EXERCISE BRIEF.
Write each entry out again exactly as it was given.
-------- RECORDS SHOWN
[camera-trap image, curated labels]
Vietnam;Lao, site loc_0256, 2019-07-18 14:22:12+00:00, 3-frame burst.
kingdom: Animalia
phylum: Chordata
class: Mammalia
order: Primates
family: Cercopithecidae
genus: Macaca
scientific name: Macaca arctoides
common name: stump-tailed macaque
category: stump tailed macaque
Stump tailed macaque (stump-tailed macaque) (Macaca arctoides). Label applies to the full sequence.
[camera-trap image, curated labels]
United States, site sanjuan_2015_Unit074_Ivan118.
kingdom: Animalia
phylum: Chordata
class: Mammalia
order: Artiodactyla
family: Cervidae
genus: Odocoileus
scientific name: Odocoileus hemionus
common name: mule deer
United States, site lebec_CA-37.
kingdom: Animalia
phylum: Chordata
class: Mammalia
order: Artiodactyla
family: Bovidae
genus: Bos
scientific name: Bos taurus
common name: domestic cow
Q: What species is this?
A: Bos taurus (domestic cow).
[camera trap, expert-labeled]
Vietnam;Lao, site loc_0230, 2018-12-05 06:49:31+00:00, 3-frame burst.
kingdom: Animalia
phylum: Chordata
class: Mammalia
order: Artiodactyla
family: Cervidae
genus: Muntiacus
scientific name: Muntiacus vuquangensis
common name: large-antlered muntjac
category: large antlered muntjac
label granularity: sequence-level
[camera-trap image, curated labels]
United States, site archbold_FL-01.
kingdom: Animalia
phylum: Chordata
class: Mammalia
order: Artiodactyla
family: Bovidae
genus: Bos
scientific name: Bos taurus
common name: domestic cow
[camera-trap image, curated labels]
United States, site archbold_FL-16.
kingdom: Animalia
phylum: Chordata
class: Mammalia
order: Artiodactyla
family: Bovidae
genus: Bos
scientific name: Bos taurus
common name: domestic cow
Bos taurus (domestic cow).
----------------
YOUR RESPONSE.
[camera-trap image, curated labels]
Vietnam;Lao, site loc_0256, 2019-07-18 14:22:12+00:00, 3-frame burst.
kingdom: Animalia
phylum: Chordata
class: Mammalia
order: Primates
family: Cercopithecidae
genus: Macaca
scientific name: Macaca arctoides
common name: stump-tailed macaque
category: stump tailed macaque
Stump tailed macaque (stump-tailed macaque) (Macaca arctoides). Label applies to the full sequence.
[camera-trap image, curated labels]
United States, site sanjuan_2015_Unit074_Ivan118.
kingdom: Animalia
phylum: Chordata
class: Mammalia
order: Artiodactyla
family: Cervidae
genus: Odocoileus
scientific name: Odocoileus hemionus
common name: mule deer
United States, site lebec_CA-37.
kingdom: Animalia
phylum: Chordata
class: Mammalia
order: Artiodactyla
family: Bovidae
genus: Bos
scientific name: Bos taurus
common name: domestic cow
Q: What species is this?
A: Bos taurus (domestic cow).
[camera trap, expert-labeled]
Vietnam;Lao, site loc_0230, 2018-12-05 06:49:31+00:00, 3-frame burst.
kingdom: Animalia
phylum: Chordata
class: Mammalia
order: Artiodactyla
family: Cervidae
genus: Muntiacus
scientific name: Muntiacus vuquangensis
common name: large-antlered muntjac
category: large antlered muntjac
label granularity: sequence-level
[camera-trap image, curated labels]
United States, site archbold_FL-01.
kingdom: Animalia
phylum: Chordata
class: Mammalia
order: Artiodactyla
family: Bovidae
genus: Bos
scientific name: Bos taurus
common name: domestic cow
[camera-trap image, curated labels]
United States, site archbold_FL-16.
kingdom: Animalia
phylum: Chordata
class: Mammalia
order: Artiodactyla
family: Bovidae
genus: Bos
scientific name: Bos taurus
common name: domestic cow
Bos taurus (domestic cow).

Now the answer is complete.